- **Text excerpt**:
################
- Years active: 2004–present
- Location: Romania
- Major figures: Cristian Mungiu, Cristi Puiu, Cristian Nemescu, Cătălin Mitulescu, Radu Muntean, Corneliu Porumboiu, Călin Peter Netzer, Radu Jude, Alexander Nanau, Adina Pintilie, Radu Mihăileanu

= Romanian New Wave =

Genre of realist films

The Romanian New Wave (Noul val românesc) is a genre of realist and often minimalist films made in Romania since the mid-2000s, starting with two award-winning shorts by two Romanian directors, namely Cristi Puiu's Cigarettes and Coffee, which won the Short Film Golden Bear at the 2004 Berlin International Film Festival, and Cătălin Mitulescu's Trafic, which won the Short Film Palme d'Or at the Cannes Film Festival later that same year.

==Themes==

Aesthetically, Romanian New Wave films share an austere, realist and often minimalist approach. Furthermore, black humour tends to feature prominently. While several of them are set in the late 1980s, near the end of Nicolae Ceaușescu's totalitarian rule over communist Romania, exploring themes of freedom and resilience (4 Months, 3 Weeks and 2 Days, The Paper Will Be Blue, The Way I Spent the End of the World, Tales from the Golden Age), others, however (The Death of Mr. Lazarescu, California Dreamin', Tuesday, After Christmas), unfold in modern-day Romania, and delve into the ways the transition to democracy and free-market capitalism has shaped Romanian society after the fall of communism in late 1989.
################
- **Material provided**:
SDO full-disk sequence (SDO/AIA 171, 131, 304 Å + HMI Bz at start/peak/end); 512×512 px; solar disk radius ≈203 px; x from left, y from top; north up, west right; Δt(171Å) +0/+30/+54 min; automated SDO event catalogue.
################
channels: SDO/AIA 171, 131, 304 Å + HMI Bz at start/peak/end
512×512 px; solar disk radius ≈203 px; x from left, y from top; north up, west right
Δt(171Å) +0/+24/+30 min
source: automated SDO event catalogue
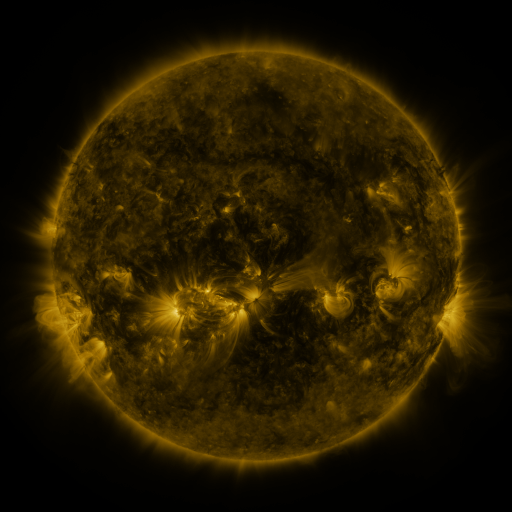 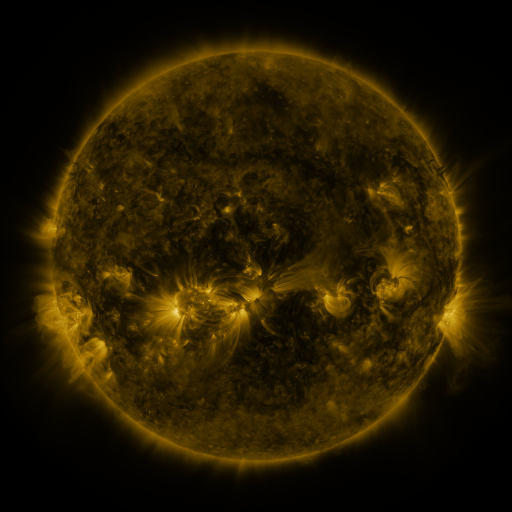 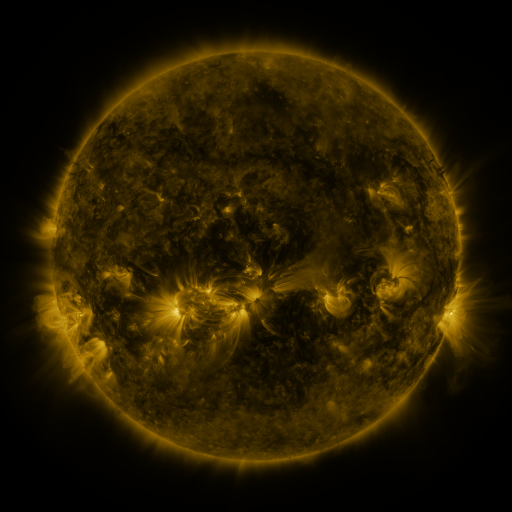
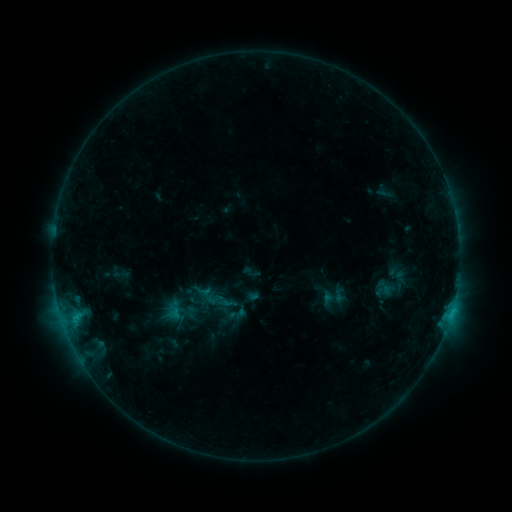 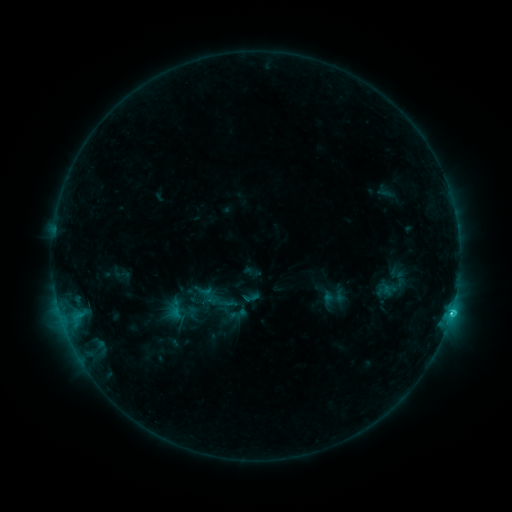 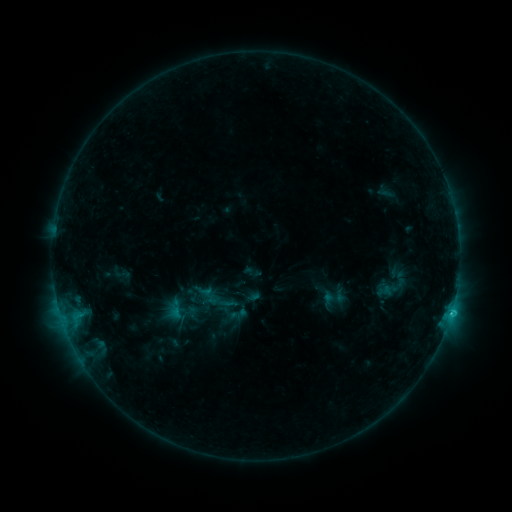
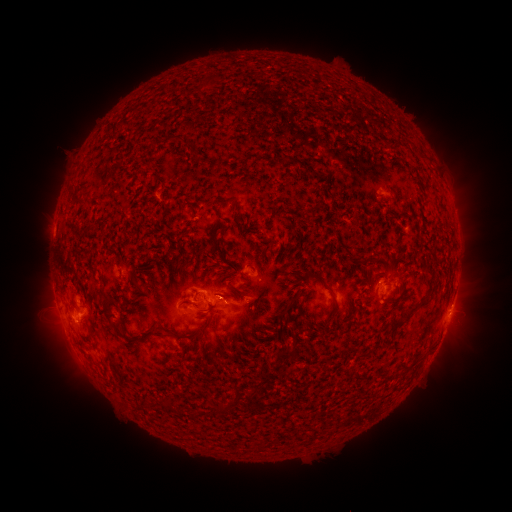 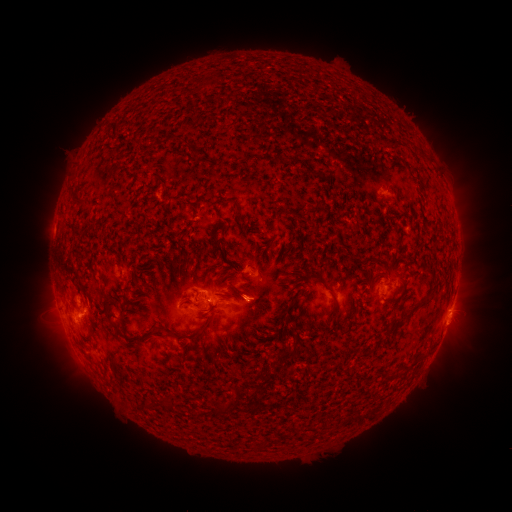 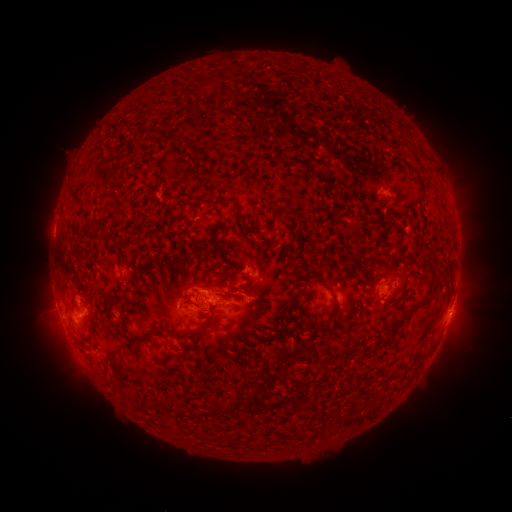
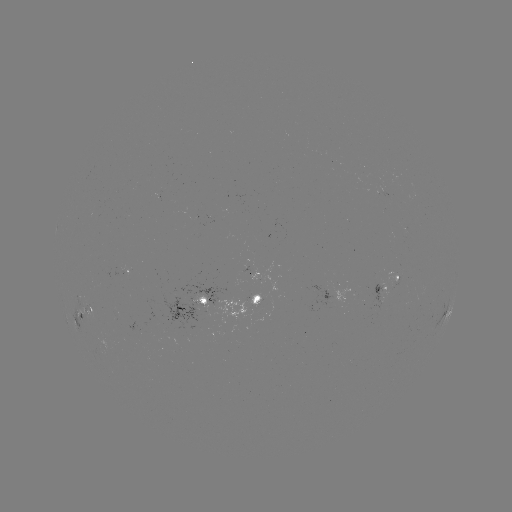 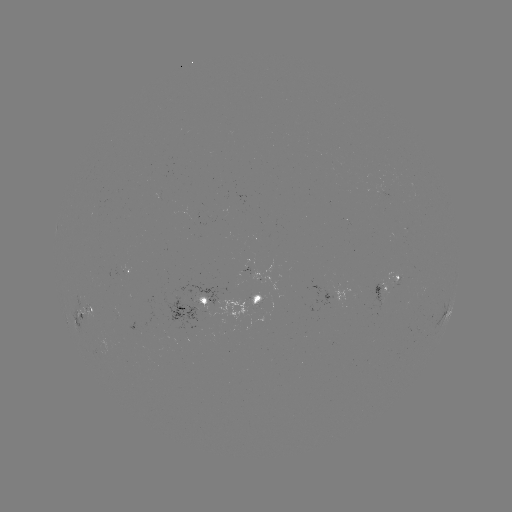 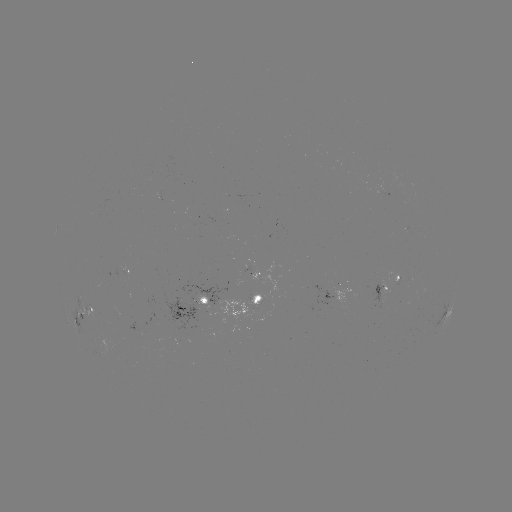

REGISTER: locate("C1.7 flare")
################
- **Written tasks**:
**a)** Decide whether each of the statements (i), (ii) and (iii) agrees with the text on the Romanian New Wave, answering yes or no and quoting the words of the text that decide it. (i) Cigarettes and Coffee won the Short Film Golden Bear at the 2004 Berlin International Film Festival. (ii) Trafic won its Short Film Palme d'Or at the Berlin International Film Festival. (iii) California Dreamin' is one of the films set in the late 1980s.
**b)** Pull out every line of the rows that contains the word "catalogue".

- **Results**:
**a)**
(i) Yes: "Cristi Puiu's Cigarettes and Coffee, which won the Short Film Golden Bear at the 2004 Berlin International Film Festival"
(ii) No: "Cătălin Mitulescu's Trafic, which won the Short Film Palme d'Or at the Cannes Film Festival later that same year"
(iii) No: "others, however (The Death of Mr. Lazarescu, California Dreamin', Tuesday, After Christmas), unfold in modern-day Romania"

**b)**
SDO full-disk sequence (SDO/AIA 171, 131, 304 Å + HMI Bz at start/peak/end); 512×512 px; solar disk radius ≈203 px; x from left, y from top; north up, west right; Δt(171Å) +0/+30/+54 min; automated SDO event catalogue.
source: automated SDO event catalogue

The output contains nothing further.